Post-Cold War conflicts have become contests between powerful armies and inferior forces that use violent and nonviolent means meant to wear down, rather than vanquish opponents
Some analysts contend that the age of unquestioned Western military superiority has ended. They point to Iraq where the U.S., the world's only superpower, finds itself in a protracted conflict with an inferior enemy force and Israel's campaign in southern Lebanon last summer.
After decades of failed attempts by Arab states to fight Israel with conventional armies built on the Western model, actors like the Palestine Liberation Organization, Hamas and Hezbollah have come up with a new strategy. It blends violent and non-violent means intended to exhaust, not defeat a superior military force.
Boston University military historian Andrew Bacevich says that although this new way of warfare does not pose a threat to the West, it can prevent conventional armies from achieving decisive results. "These are the methods we see on display day after frustrating day in Iraq. It's ambushes, suicide bombing attacks, assassinations and the intimidation of the population. It includes propaganda and efforts to rouse the population to engage in popular resistance. It's a way of warfare, which poses an acute challenge to a conventionally organized Western nation state trying to defeat it," says Bacevich.
He adds that the battlefields and frontlines of such conflicts are hard to define and that wars that are expected to be short often become open-ended.
Cunning and Nimble Adversaries
Some experts, among them Max Boot, a Senior Fellow for National Security Studies at the Council on Foreign Relations in New York, say the West is losing the battle in the war on terrorism to adversaries that are as agile as they are cunning.
"Our enemies are very nimble, very networked, very quick to adapt. They are able to run this global insurgency with command and control, propaganda, recruiting, financing - - so many elements depending on this new technology.
We are having a hard time keeping up. What we have been seeing is the limits of the conventional military and conventional government, which is not adapted to the kind of challenge that we face today," says Boot.
He contends that U.S. armed forces are burdened with a bureaucratic structure that worked well in the Cold War, but not today. He says one way to transform the Pentagon is to further outsource its operations.
The use of private contractors increased significantly after the end of the Cold War. Nearly all of the international civilian police officers the U.S. have sent to the Balkans in the 1990s, have come from the private sector.
Hired Guns
Robert Young Pelton, author of the book: Licensed to Kill: Hired Guns in the War on Terror, says proponents of contracting military tasks contend it is cost-efficient.

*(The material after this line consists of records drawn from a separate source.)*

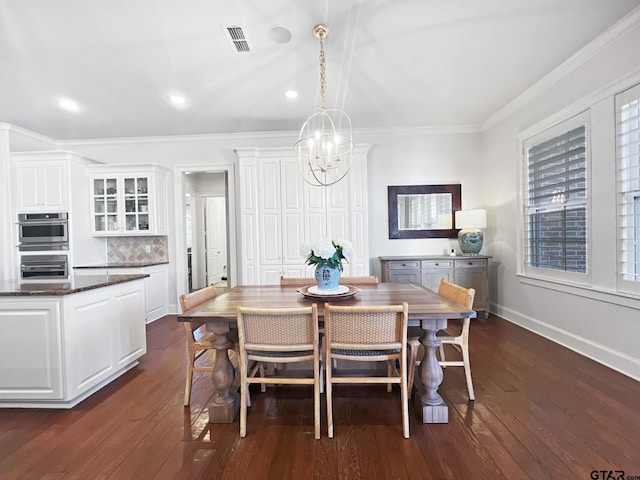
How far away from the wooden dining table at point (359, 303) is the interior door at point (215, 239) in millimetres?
5522

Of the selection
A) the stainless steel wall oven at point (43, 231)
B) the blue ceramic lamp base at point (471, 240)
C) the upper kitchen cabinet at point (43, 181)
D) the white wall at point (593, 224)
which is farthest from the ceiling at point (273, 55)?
the blue ceramic lamp base at point (471, 240)

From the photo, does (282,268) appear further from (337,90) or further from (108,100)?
(108,100)

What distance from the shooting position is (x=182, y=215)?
16.1 ft

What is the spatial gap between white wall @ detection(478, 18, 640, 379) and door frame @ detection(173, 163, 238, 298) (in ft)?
13.0

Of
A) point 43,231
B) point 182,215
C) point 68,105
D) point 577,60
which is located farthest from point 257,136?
point 577,60

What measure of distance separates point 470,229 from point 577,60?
85.2 inches

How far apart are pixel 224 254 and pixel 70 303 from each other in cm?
630

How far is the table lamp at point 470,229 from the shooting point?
421cm

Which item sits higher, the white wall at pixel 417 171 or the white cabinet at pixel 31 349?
the white wall at pixel 417 171

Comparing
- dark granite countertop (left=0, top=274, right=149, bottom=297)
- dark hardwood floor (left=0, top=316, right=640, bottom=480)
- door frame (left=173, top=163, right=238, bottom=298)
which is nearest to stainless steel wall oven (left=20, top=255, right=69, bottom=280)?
door frame (left=173, top=163, right=238, bottom=298)

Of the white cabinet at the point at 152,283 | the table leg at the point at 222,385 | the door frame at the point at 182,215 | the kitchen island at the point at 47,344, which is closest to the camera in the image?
the table leg at the point at 222,385

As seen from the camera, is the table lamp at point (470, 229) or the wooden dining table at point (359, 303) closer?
the wooden dining table at point (359, 303)

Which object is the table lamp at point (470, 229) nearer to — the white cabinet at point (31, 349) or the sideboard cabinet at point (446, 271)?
the sideboard cabinet at point (446, 271)

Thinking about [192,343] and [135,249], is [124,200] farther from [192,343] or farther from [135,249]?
[192,343]
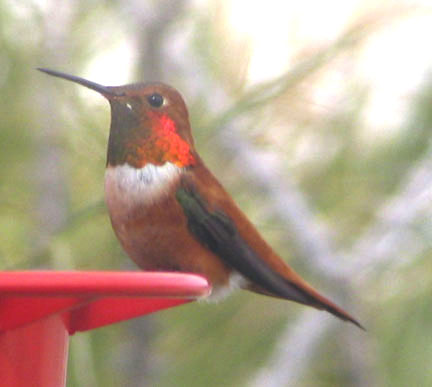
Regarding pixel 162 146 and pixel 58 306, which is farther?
pixel 162 146

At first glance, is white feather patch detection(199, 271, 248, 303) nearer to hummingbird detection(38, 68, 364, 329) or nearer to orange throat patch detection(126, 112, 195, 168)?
hummingbird detection(38, 68, 364, 329)

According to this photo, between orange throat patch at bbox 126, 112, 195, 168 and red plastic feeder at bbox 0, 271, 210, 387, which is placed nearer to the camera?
red plastic feeder at bbox 0, 271, 210, 387

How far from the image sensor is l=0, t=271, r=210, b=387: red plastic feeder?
0.87 meters

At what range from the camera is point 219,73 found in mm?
2438

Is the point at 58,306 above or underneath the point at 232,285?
above

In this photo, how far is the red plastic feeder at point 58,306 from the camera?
87 centimetres

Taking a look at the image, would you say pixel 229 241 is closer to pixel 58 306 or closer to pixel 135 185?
pixel 135 185

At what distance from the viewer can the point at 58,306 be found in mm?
1039

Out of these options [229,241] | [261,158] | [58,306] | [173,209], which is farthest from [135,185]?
[261,158]

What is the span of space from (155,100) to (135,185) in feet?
0.53

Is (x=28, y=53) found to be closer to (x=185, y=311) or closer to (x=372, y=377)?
(x=185, y=311)

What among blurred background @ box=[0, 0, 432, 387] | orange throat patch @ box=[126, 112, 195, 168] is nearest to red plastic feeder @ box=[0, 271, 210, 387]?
orange throat patch @ box=[126, 112, 195, 168]

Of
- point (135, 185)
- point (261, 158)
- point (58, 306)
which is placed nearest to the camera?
point (58, 306)

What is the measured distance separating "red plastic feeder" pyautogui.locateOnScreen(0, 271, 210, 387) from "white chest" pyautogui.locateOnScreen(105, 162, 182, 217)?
27cm
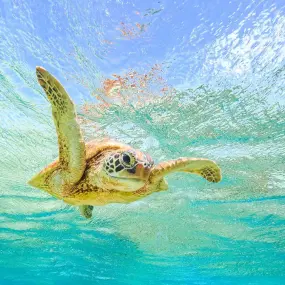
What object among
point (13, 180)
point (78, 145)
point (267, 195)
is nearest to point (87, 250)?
point (13, 180)

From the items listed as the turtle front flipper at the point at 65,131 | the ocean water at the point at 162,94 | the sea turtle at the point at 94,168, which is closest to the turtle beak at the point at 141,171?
the sea turtle at the point at 94,168

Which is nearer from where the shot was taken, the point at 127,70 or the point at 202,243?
the point at 127,70

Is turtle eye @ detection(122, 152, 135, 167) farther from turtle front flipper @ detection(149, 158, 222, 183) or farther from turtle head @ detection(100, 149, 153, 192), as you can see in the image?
turtle front flipper @ detection(149, 158, 222, 183)

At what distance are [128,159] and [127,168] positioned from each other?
0.11 meters

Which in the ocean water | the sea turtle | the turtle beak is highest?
the ocean water

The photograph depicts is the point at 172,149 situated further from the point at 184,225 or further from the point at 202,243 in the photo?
the point at 202,243

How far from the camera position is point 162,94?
6469mm

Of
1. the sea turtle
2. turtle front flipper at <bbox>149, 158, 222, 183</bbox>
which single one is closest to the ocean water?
the sea turtle

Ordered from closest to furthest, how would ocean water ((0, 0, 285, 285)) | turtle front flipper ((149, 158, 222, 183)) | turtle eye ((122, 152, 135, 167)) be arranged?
1. turtle eye ((122, 152, 135, 167))
2. turtle front flipper ((149, 158, 222, 183))
3. ocean water ((0, 0, 285, 285))

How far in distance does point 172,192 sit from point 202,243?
8.17m

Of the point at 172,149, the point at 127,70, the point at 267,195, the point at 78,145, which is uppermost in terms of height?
the point at 267,195

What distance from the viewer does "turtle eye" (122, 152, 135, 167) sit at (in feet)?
11.2

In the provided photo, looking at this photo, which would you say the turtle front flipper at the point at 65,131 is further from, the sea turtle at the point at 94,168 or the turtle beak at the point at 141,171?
the turtle beak at the point at 141,171

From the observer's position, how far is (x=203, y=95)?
21.6 ft
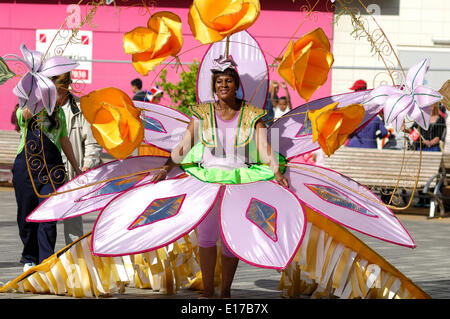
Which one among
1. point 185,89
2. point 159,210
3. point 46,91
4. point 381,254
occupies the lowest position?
point 381,254

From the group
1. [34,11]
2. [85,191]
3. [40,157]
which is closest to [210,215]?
[85,191]

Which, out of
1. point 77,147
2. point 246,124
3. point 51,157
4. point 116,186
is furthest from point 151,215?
point 77,147

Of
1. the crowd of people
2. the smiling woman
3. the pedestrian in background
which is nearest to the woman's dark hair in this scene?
the smiling woman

He says their jobs range from training soldiers and police officers to providing security to construction companies, diplomatic missions and NGOs.
According to Pelton, "The idea of outsourcing traditional military tasks is a part of the surge mentality that was formed after the Cold War. If you had a task, like Somalia or Bosnia, you don't want to build the military operation and keep paying those people for 20 or 40 years, so you outsource it. This is supposed to be a short-term, one time need."
Pelton says privatizing military operations has accelerated since the U.S.-led military action in Iraq. He notes that America's largest partner in Iraq today is not Britain, but the more than 100-thousand private U.S. contractors that operate there. And that the companies recruit from around the world -- from Nepal and Israel to Nicaragua and South Africa.
Analyst Max Boot says private contractors could even be used as combat soldiers. He notes that Blackwater USA, a top U.S. security corporation, recently offered several thousand recruits for hire in hotspots in Africa. "Companies like Blackwater or others are able to be more flexible, more adaptive than the U.S. government. And, for example, in Darfur [in Somalia] we [i.e., the United States] are not going to make a massive military commitment," says Boot.
"It would make a lot of sense for somebody, whether the U.S. government, NATO or the U.N., or Bill Gates or George Soros to simply hire somebody like Blackwater to go in there, clean it out and stop the ethnic cleansing, which they could probably do more efficiently and cheaply than any U.N. blue helmets that might ever arrive."
Military Tradition
But other experts, including Richard May, a military analyst at the Center for Defense Information, argue that private armies owe allegiance to no country or government and are unregulated.
"As we transition more to these private companies, we become much more at their whim. They can start charging us whatever they want. They can start pushing their agenda a little more. By relying on these private military contractors, we are undermining the cohesiveness and the unity of a strong military with the defense of the state as its main goal. These contractors' main goal is to get paid, not the defense of a country," says May.
Military historian, Andrew Bacevich notes the U.S. military reflects American values and historical experience. "It's an expression of Western culture -- American culture -- of Western history, of American history," says Bacevich. "And so it's not simply bureaucratic stubbornness that limits the amount of change that the military can undertake. It comes from all kinds of other factors."
Bacevich argues that over-reliance on private contractors could affect U.S. military operations. While he agrees with calls to streamline America's military, Bacevich says change should encompass the traditional values of the armed forces -- including tolerance and respect for the rule of law -- principles that distinguish U.S. intentions from those of its adversaries.